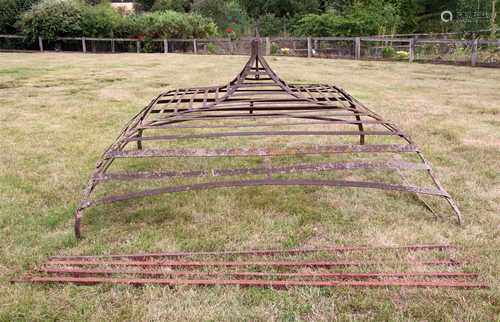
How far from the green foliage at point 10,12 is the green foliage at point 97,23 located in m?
3.89

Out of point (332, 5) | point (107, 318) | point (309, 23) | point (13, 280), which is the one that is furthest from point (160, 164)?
point (332, 5)

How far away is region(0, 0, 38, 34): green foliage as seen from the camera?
23.5 meters

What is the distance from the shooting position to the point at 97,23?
22984 mm

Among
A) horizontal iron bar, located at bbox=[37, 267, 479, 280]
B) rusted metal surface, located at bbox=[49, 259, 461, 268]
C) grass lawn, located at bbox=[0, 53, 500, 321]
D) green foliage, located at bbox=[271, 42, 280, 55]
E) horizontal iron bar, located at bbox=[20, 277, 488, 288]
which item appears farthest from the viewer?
green foliage, located at bbox=[271, 42, 280, 55]

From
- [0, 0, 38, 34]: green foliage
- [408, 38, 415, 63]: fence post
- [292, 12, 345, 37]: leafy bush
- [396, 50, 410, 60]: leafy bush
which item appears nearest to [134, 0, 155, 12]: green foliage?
[0, 0, 38, 34]: green foliage

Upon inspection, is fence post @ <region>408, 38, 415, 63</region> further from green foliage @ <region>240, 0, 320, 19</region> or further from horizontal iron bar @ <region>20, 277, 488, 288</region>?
green foliage @ <region>240, 0, 320, 19</region>

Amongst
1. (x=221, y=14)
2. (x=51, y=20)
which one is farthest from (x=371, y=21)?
(x=51, y=20)

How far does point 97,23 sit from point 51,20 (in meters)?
2.35

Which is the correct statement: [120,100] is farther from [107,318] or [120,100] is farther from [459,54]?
[459,54]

-*-

Required work — Reproduce every line of the data above unchanged, leaving out the pictures.

Answer —
How far from the green foliage at point 10,12 is the green foliage at point 97,23 located in m?
3.89

Out of point (332, 5) | point (107, 318) | point (309, 23) | point (13, 280), which is the one that is furthest from point (160, 164)?
point (332, 5)

How far away is region(0, 0, 38, 34): green foliage as seen from the camera?
23.5 meters

What is the distance from the shooting position to the point at 97,23?
22984 mm

Among
A) horizontal iron bar, located at bbox=[37, 267, 479, 280]
B) rusted metal surface, located at bbox=[49, 259, 461, 268]
C) grass lawn, located at bbox=[0, 53, 500, 321]
D) green foliage, located at bbox=[271, 42, 280, 55]
E) horizontal iron bar, located at bbox=[20, 277, 488, 288]
which item appears farthest from the viewer?
green foliage, located at bbox=[271, 42, 280, 55]

From
- [0, 0, 38, 34]: green foliage
- [408, 38, 415, 63]: fence post
- [292, 12, 345, 37]: leafy bush
- [396, 50, 410, 60]: leafy bush
which item appears nearest to [134, 0, 155, 12]: green foliage?
[0, 0, 38, 34]: green foliage

Upon inspection, is fence post @ <region>408, 38, 415, 63</region> further from green foliage @ <region>240, 0, 320, 19</region> or further from horizontal iron bar @ <region>20, 277, 488, 288</region>?
green foliage @ <region>240, 0, 320, 19</region>

Amongst
1. (x=221, y=14)
2. (x=51, y=20)
which one is farthest from (x=371, y=21)?
(x=51, y=20)

How far does point 97,23 sit from point 51,20 (in meters)?
2.35

Which is the correct statement: [120,100] is farther from [107,318] or [120,100] is farther from [459,54]?
[459,54]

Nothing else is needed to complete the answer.